Does this mean the days get shorter or longer? I opt for longer days and shorter nights… Nah, maybe not!


----------



## richgreer (Dec 25, 2009)

I know this is all met to be a joke and I appreciate that. However, I would like to make a comment on the metric system versus the imperial system.

Whenever I need to convert something from imperial to metric I need to do a calculation or reference a table or chart. It does not come naturally to me. I think this is true of most Americans.

I've traveled quite a bit in countries that use the metric system (that would be all of them except the US) and I have observed contributions on this board from people from other countries. I am continually impressed by people who can convert from metric to imperial so quickly and easily.

Last night I was watching the Late Show with David Letterman. He talked with a tall person in the audience who was visiting the US from Australia. David Letterman asked him how tall he was and he immediately said, without hesitation, "6 feet 5 inches". If I were in a metric country and someone asked me how tall I was I could not give my height in metric terms.

This is another example of how people from other countries know us and our language and our conventions better than we know theirs.


----------



## 33706 (Mar 5, 2008)

Thanks, Rich!
whatever system we use, it's the one we're most comfortable with. It's only the conversions that are difficult. If elementary schools focused more on the USE of the metric system, and avoided confusing our young minds with those complicated conversion formulas, we would have taken to it like water. I like using gauges, scales, rulers that are marked in both units of measure. That way, when the weather forecaster predicts -02 C degrees in the morning, I can open the fridge and see that -02 Celsius is 29 degrees Fahrenheit on the thermometer. Ta-da… no nasty calculation involved. And.. get a beer while I'm at it.


----------



## tyskkvinna (Mar 23, 2010)

I have to admit that after growing up around both of them, I don't convert so much as just have them both memorised and they make equal sense to me. If I have to convert something weird, it takes a little bit of effort. I think this is the case for many people who convert on a regular basis.


----------



## wseand (Jan 27, 2010)

My conversion for temperature is easy, it is either cold as a Canadians A$$, or it's Africa Hot, anything in between is tolerable.


----------



## antieuclid (Feb 6, 2010)

XKCD, a webcomic that covers a lot of science/math/computer topics, did an incredibly useful chart about this: http://xkcd.com/526/


----------



## Knothead62 (Apr 17, 2010)

Try this: www.onlineconversion.com


----------



## stefang (Apr 9, 2009)

This is total BS of course and I don't mean band saw. Good for a laugh anyway. I do like the metric system a lot though as it's easier. I can understand though why it is a problem in England and the States. All those tools and fasteners for just one little example.


----------



## richgreer (Dec 25, 2009)

If I could start my life over and decide which measurement system I wanted to use, it would be metric. I've traveled enough that I know centigrade temperature measurements well (set the room temperature at 21 in your hotel room) but I struggle with lengths, volumes, and weight.

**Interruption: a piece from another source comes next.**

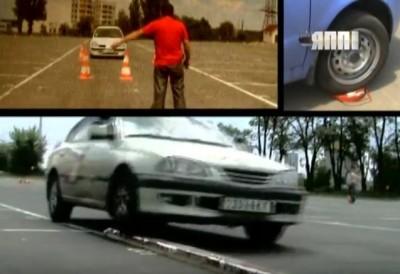 подготовка к практическому экзамену по вождению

Also - In the US we measure car/gas efficiency in miles per gallon and high is good. In other countries they measure liters per kilometer and low is good. Gets very confusing.


----------



## Gregn (Mar 26, 2010)

Its all in which you grew up with. Look at kids today that can't tell time without a digital watch, to them 11:45 is 15 minutes to, for me its quarter till 12. While for me Imperial measurements have flair and metric seems flat or generic. I will have to admit though there are those times when both measurements come into play in my life that you just have to deal with it.


----------



## rtb (Mar 26, 2008)

The real problem is that faced with metric we try to convert rather than just working with metric. Sure we have to learn new names but then its just multiables often just like money AND no fractions ever.


----------